Friday, July 24, 2009

Why you must study German every day to become fluent.

If you have young children, you can probably cook dinner one-handed while balancing a baby on your hip, supervise a mischievous preschooler, and listen to a CD, all without breaking a sweat. Simple right? You do it every day, and without too much fuss. Your childless friends probably wonder how you do it all. But think back to when your first child was a newborn and everything took hours and required absolute concentration. Bathing your first newborn probably required at team of 2-3 adults and coordination rivaling an Indy 500 pit stop. And forget about finding the time to take cook a real dinner.

Learning to manage life as a new parent is exhausting and not just from lack of sleep. You're learning a whole new set of skills. This learning requires lots of practice before it becomes second nature.

In the same way, learning a second language requires lots of practice before it becomes second nature.
Of course you already knew this. No one expects to learn a new language overnight. But did you realize that how often you study is as important as what you study?

Daily practice is absolutely critical when learning a new language.
In some form or other, you must study daily in order to make your learning "stick." Whether it's reading, doing grammar exercises, having a conversation in German, or writing a letter, you absolutely must exercise these new German skills your brain is learning on a daily basis.

When you first learn a new fact, word, skill, etc., your brain ingests that information but after a while, it can only take so much and it starts to protest. That's why you get tired at the end of a German lesson or after reading a particularly challenging book. You don't need more sleep; you need to stop. Your brain is "full." And of course you're not going to remember or understand everything you just learned. But when you encounter the same concepts, words, and nuances the very next day, they're no longer new to you. Your brain recognizes them. "Hey! I've heard this before!" And this time the word, fact, or skill doesn't tire you out so much and you understand it a little better. This sense of familiarity makes German seem almost easy. When you wait too long to get back to your study, you'll start over at square one.
Your brain won't recognize the material as familiar and you'll go through the same struggle you did last time trying to memorize or understand a concept. Making your brain start back at square one is very tiring. Without daily practice, those new words that you were starting to remember, that grammar concept you thought you had mastered, or the verb you conjugated perfectly at the end of your last session is now a distant memory.

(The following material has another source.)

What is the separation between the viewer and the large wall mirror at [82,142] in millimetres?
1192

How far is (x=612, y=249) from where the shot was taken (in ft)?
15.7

Daily practice isn't always easy.
Sure you'd love a few days off from being a new parent - imagine sleeping more than 3 hours in a row! And while you may leave the baby for an afternoon, you know without thinking twice that experienced parents are the result of hours and hours of dedicated and often thankless work and you cannot postpone your parenting duties until you are completely refreshed. The show must go on and through trial and error, parents figure out what works best and life settles down.

So, too, you may not want to open that German book or listen to that audio or go to class day after day. Hey, everyone needs a break now and then, don't they? Well, yes, sure but you can have your break when you're done studying . If you study a half an hour a day, you can take the rest of the day to allow your brain to digest the information you've learned and gear up for tomorrow's session. This means weekends, too! We're not talking about marathon training here! And once you've tried this for a while, you'll see the tremendous benefit you get from daily practice.

Getting started is the hardest part.
This is always the truth, isn't it? Whether it's getting out of bed early on a cold morning, giving a speech in front of a crowd or taking that jog, getting started is always the hardest. Once you're moving (or studying), it's not so bad and you're usually glad you did it, or at least glad it's over.

Daily practice is the secret to real progress whether you're a beginning German speaker or already very advanced.
This is why college language courses are usually scheduled for 4 or 5 days a week. This is why people who "dabble" in German a little here and there will eventually get bored or frustrated and give up. This is also why if you have made a commitment to improve your German, you need to practice every day!

Once again, don't forget:
1. Daily practice is essential.
2. Getting started is the hardest part.

If you want to learn German, be sure to add the critical ingredient of daily practice to your German study. Just like as a parent, you will gain skill with practice. You may be surprised at how fast you outgrow the beginner stage. And maybe you'll find out that you're zipping through your German lessons and German is fun!